また、中古住宅の在庫調整も引き続き進捗している。中古住宅全体の在庫/販売月数は7月の9.3ヵ月から8.5ヵ月へと低下し、2007年4月以来の低水準となった。トレンドを示す一世帯住宅でも、在庫/販売月数は7月の8.5ヵ月から8.2ヵ月まで低下している。中古住宅販売統計を作成しているNAR(全米不動産協会)は住宅価格が明確に下げ止まる在庫/販売月数の水準は7ヵ月としているが、今年4月以降の低下ペース(毎月0.3ヵ月程度)が維持されれば、今年末には中古一世帯住宅の在庫/販売月数は7ヵ月に到達することになる。実際、中古一世帯住宅販売価格(メディアン)の前年比上昇率は4月の-16.8%をボトムに、8月は-12.1%までマイナス幅が縮小してきている。この点からも、住宅市場の回復傾向は継続していると判断できよう。
ただ、今後の住宅市場については2つの不安要因が存在することは確かである。第一に、現在は差し押さえ住宅の住宅販売に占める割合が従来以上に高くなっており、季節性の影響を強く受けるようになっている可能性がある。NARによれば、中古住宅販売に占める差し押さえ物件の割合は年初が45〜50%だったのに対し、5月は33%、6〜8月は31%となっていた。この背景としては、差し押さえ物件の売買は銀行と投資家が中心で季節性が存在しないのに対し、個人の通常の住宅売買は6月の学期末から夏休みまでが中心になるという季節的要因がある。9月に入ると季節的に通常の住宅売買は減少してくるため、再び差し押さえ物件の住宅販売に占める割合が高まり、投げ売りによる住宅価格の下落が住宅市場を再び圧迫し始める可能性がある。

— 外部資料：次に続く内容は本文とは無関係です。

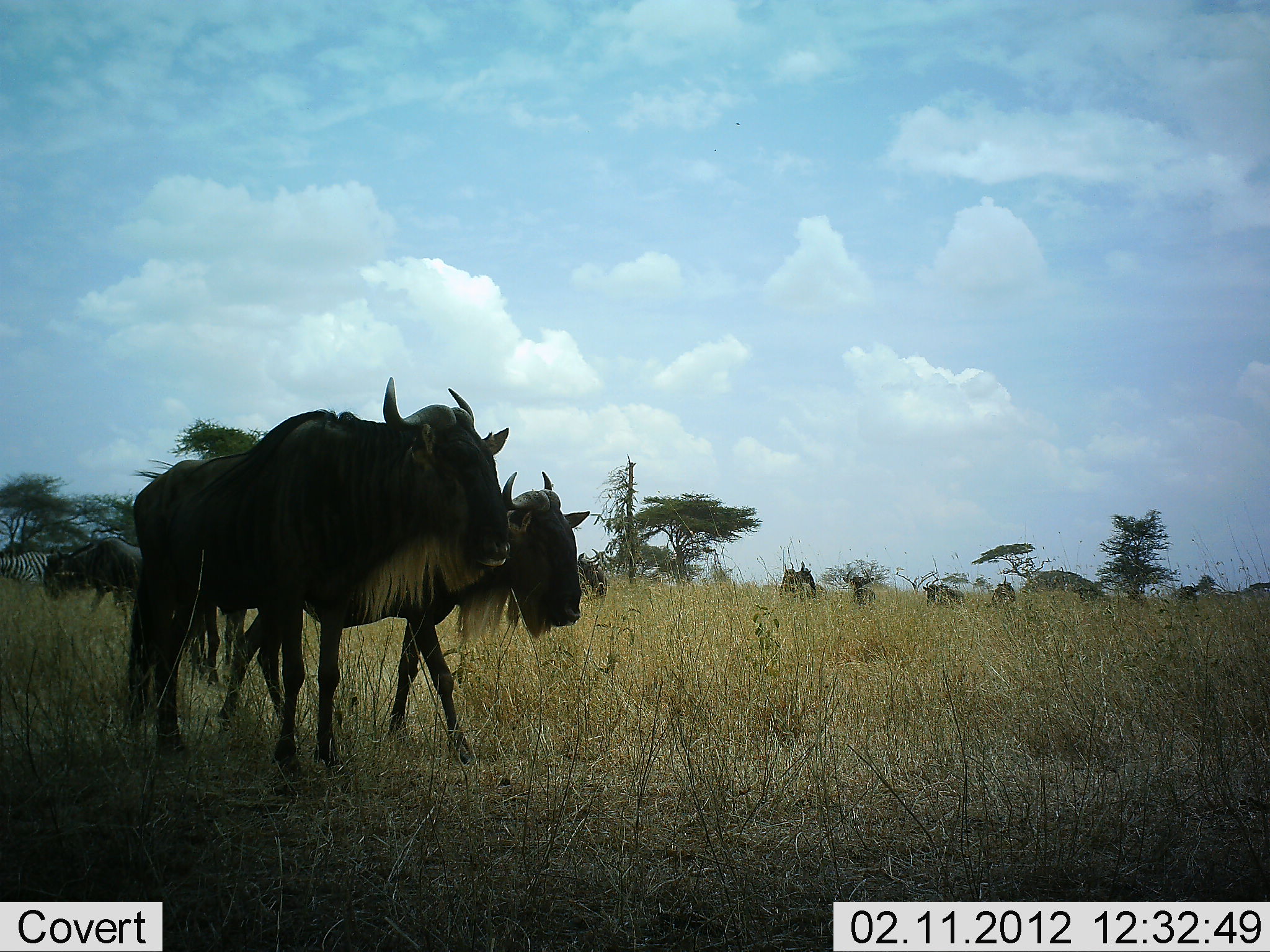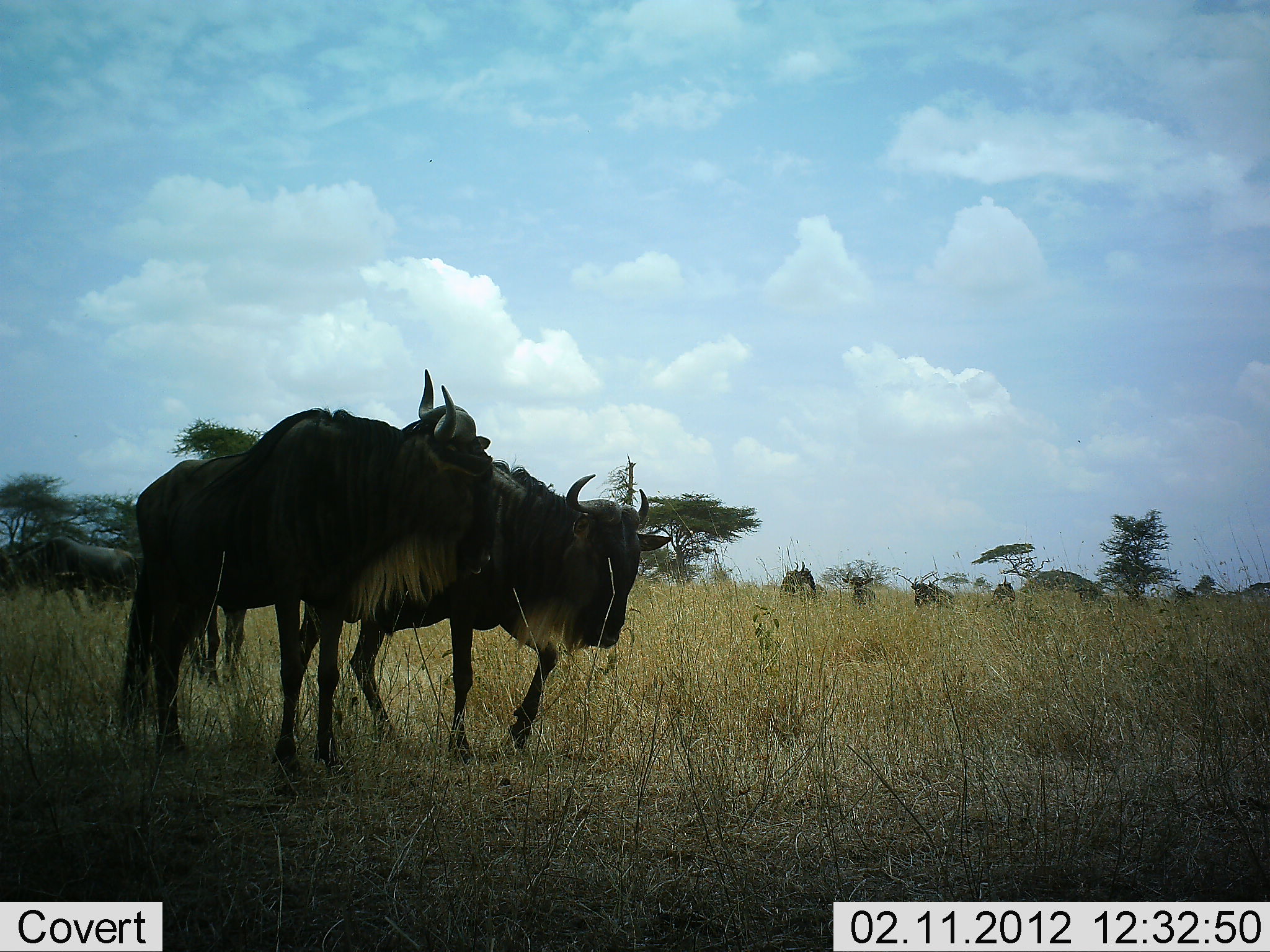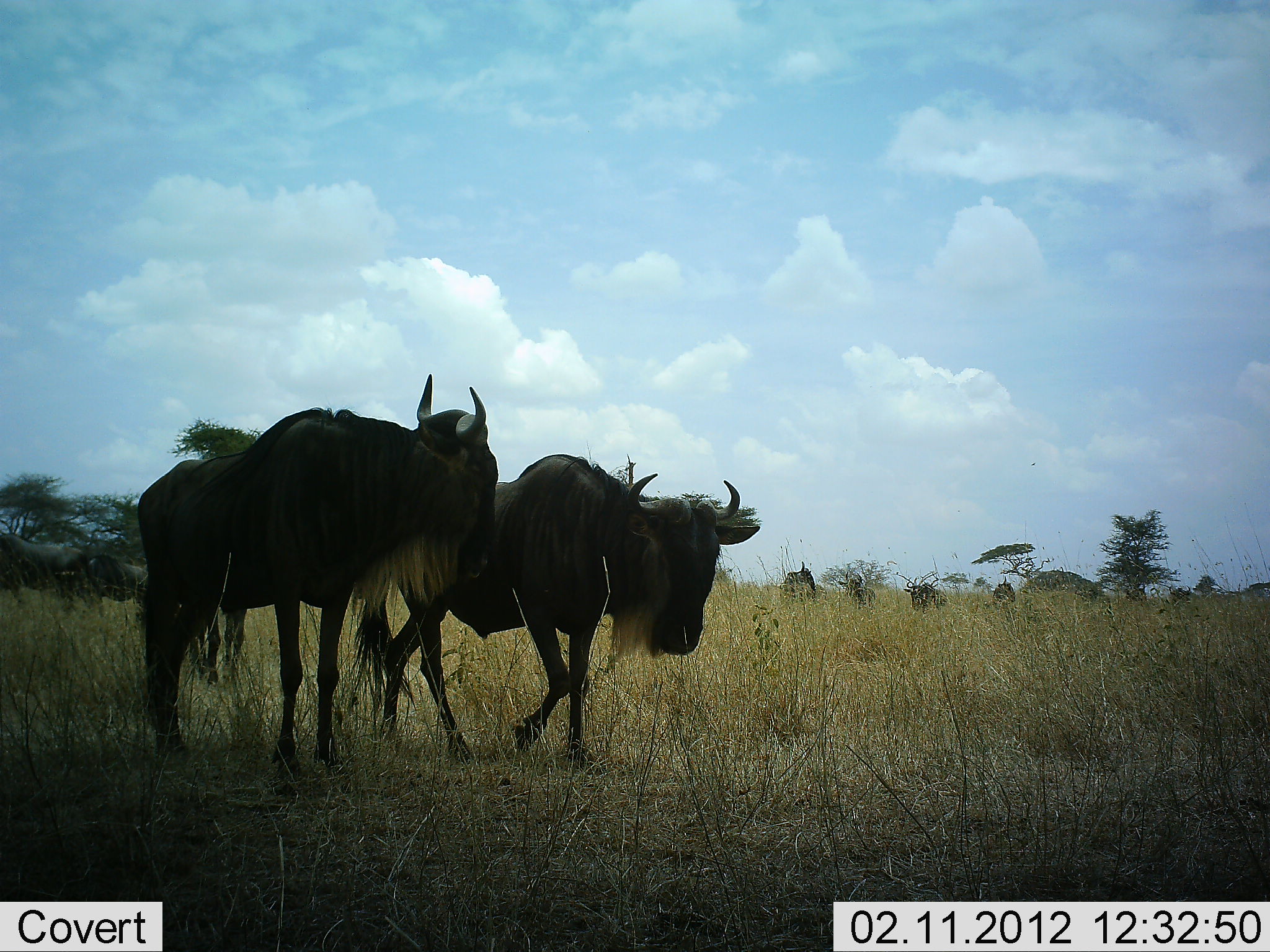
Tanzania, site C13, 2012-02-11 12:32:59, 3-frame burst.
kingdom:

第二に、住宅一次取得者向けの税控除の期限が11月末に切れることになっている。NARによれば、8月の中古住宅販売のうち一次取得者は30%を占めていたが、より包括的な年間サーベイでは一次取得者の割合は全体の45%に達していたという。現時点でオバマ政権は税控除を延長するかどうかを明言していない。一次取得者の住宅購入のうち税控除によって押し上げられた部分がどの程度まであったかは不明だが、仮に税控除が終了した12月以降に反動が現れた場合には、ちょうど通常の住宅売買が季節的に減少する冬場に当たるだけに、住宅販売が予想外に押し下げられるリスクもあろう。